Simple linear regression, multiple linear regression, curvi-linear regression, logistic regression, tree-based models, support vector machines, linear and quadratic discriminant analysis, nearest neighbors, neural networks, deep learning -- why are there so many techniques? As a simple initial answer, not all models are well-suited for both regression and classification tasks. That answer is indeed, too simplistic, however -- otherwise we would have one type of model for regression tasks and another type of model for classification.

There are several additional reasons for having so many model types.
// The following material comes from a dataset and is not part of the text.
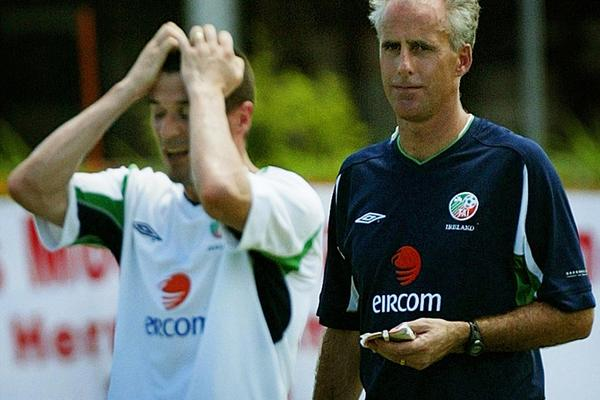 Ireland manager Mick McCarthy (R) watches team captain Roy Keane react to losing a point in a practice game while training in Saipan May 23, 2002 - beIN SPORTS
We should consider the type of output we want -- yes, we care whether the response is numerical or categorical, but even further -- if we have a classification task, are we interested in just a class prediction (we predict *Class A*) or are we interested in the *propensity* (likelihood) of the observation belonging to each class (we predict a 51% probability of belonging to *Class A*, a 45% probability of belonging to *Class B*, and a 4% probability of belonging to *Class C*). Additionally, we need to consider the assumptions made by each model class (see the next section) as well as the requirements for training these models -- do we have enough data? -- do we have too much data? -- how long will training take? -- do we have enough computing power?
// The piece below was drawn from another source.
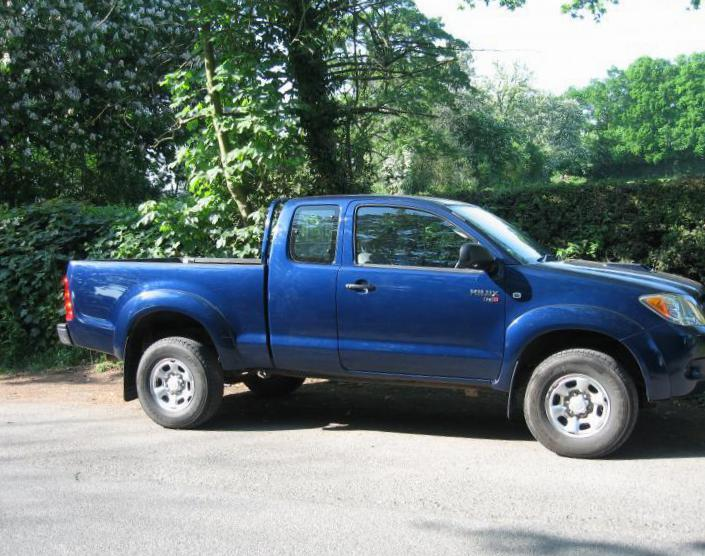 Toyota Hilux Extra Cab auto hatchback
## The importance of assumptions

Being aware of the assumptions made by each model is crucial to the success of any analytics project. If you use a model class which makes assumptions that are not plausible for your data you will, at best, get less than optimal results during training and validation and, at worst, not realize until your model begins performing poorly after deployment. While you can technically *do* analytics without understanding the mathematics or statistics going on under the hood in each of these models, it is not responsible to do so. We will take care throughout our course to highlight and understand the assumptions we are making about our data when we choose a particular model. As you continue to learn about new model classes beyond QSO370/570, please make sure to understand the theoretical underpinnings for these models so that you are prepared to wield your modeling powers responsibly!

## What to expect from QSO370/QSO570

In QSO370/QSO570, we explore *predictive analytics*. I'll make the following assumptions in this course.
+ You have prior exposure to working with data in a tabular format -- for example, you've used a spreadsheet software.
+ You have exposure to basic statistics which includes exploratory data analysis and inferential techniques (including hypothesis testing and the construction and interpretation of confidence intervals).
+ You have some experience with data visualization.
+ You are genuinely interested in analytics and modeling with data.
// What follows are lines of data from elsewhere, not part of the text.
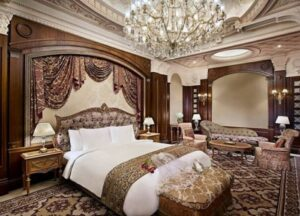 Una de las habitaciones del hotel Ritz reconvertido en cárcel de lujo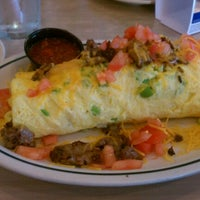 Photo taken at IHOP by Pharon H. on 9/17/2012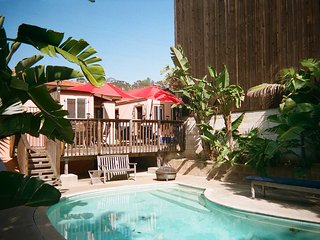 HISTORIC OLD TOWN DISTRICT STUDIO ,POOL and CABANA / W PARKING !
Our course will cover the following content corresponding to chapters in the text *Data Mining for Business Analytics* (Shmueli et al.):
+ Chapter 2: An Overview of the Analytics Process
+ Chapter 5: Evaluating Predictive Performance
+ Chapter 6: Linear Regression
+ Chapter 9: Classification and Regression Trees
+ Chapter 10: Logistic Regression
+ Chapter 13: Ensembles and Uplift

You'll notice that we are not covering Chapter 3 (Data Visualization) or Chapter 4 (Dimension Reduction). I assume that you have had exposure to *data visualization* in QSO250 as well as through your basic statistics foundation. If you have not had that exposure, I will provide a supplementary document that you can work through in order to gain some background. While we will not explicitly cover *dimension reduction* in our course, we will discuss the utility of dimension reduction as we consider drawbacks associated with model complexity.

You may also notice that we are skipping many of the model classes that are presented in our text. Unfortunately, there is just not time to cover them all. I've made the choice to cover linear regression models and regression trees for models which can be applied in regression scenarios as well as logistic regression and classification trees for methods which can be applied in classification scenarios. If you are interested in further exposure to statistical models, you might consider taking MAT 300 (Regression Analysis) and MAT434 (Statistical Learning and Classification) as well as other advanced courses in business analytics. 

In QSO370/QSO570, you won't just be *learning about* the aspects of analytics projects and predictive modeling in this course -- you'll actually be getting your hands dirty while implementing the techniques we discuss. We'll be making heavy use of Python, which is one of the most popular tools for analytics, data science, and machine learning today. Python is a general purpose coding language with a large community of users developing packages for machine learning applications. While Python is indeed a coding language, I'll assume that you have never written a line of code before, and we will build from the ground up.

For the last third of our course, you'll get to focus on an area (or areas, in the case of graduate students) of specialization that you are most interested in. Undergraduates (students in QSO370) should complete at least one of the following specializations, while graduate students (students in QSO570) should complete at least two of the specializations. Each specialization includes a significant capstone project -- graduate students should pursue only one of the capstone projects rather than being required to complete both capstones. Please choose the specialization or specializations which are most interesting to you. Note that, although the *Time Series* specialization includes three chapters rather than two, the workload is the same as for the other two specializations.
+ Specialization I: *Unsupervised Learning*
    + Chapter 14: Association Rules and Collaborative Filtering
    + Chapter 15: Cluster Analysis
+ Specialization II: *Time Series*
    + Chapter 16: Handling Time Series
    + Chapter 17: Regression-Based Forecasting
    + Chapter 18: Smoothing Methods
+ Specialization III: *Unstructured Data*
    + Chapter 19: Social Network Analysis
    + Chapter 20: Text Mining

## Closing

Welcome to QSO370/QSO570 (Predictive Analytics). I hope that this first chapter of Data Mining for Business Analytics and this short overview have piqued your interest in data analytics. We are embarking on an exciting journey in which you will both learn and apply advanced techniques for modeling with data. This course covers powerful and "state of the art" techniques -- I hope you will enjoy it.